(AVAILABLE RECORDS Opens)

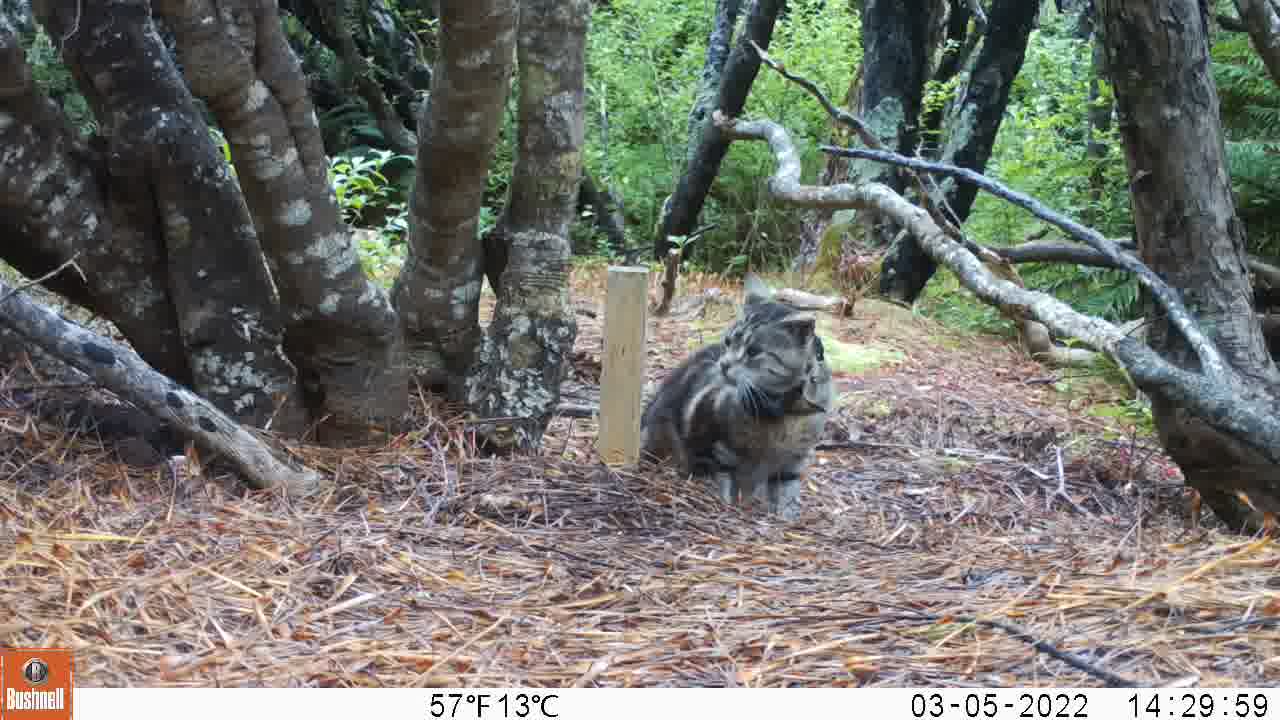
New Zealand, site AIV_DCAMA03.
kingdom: Animalia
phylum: Chordata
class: Mammalia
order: Carnivora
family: Felidae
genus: Felis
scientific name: Felis catus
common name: domestic cat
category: cat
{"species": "cat (domestic cat) (Felis catus)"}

(AVAILABLE RECORDS Closes)

# PROBLEM STATEMENT
The records need to be restated word for word, minus any images.

# THE ANSWER
New Zealand, site AIV_DCAMA03.
kingdom: Animalia
phylum: Chordata
class: Mammalia
order: Carnivora
family: Felidae
genus: Felis
scientific name: Felis catus
common name: domestic cat
category: cat
{"species": "cat (domestic cat) (Felis catus)"}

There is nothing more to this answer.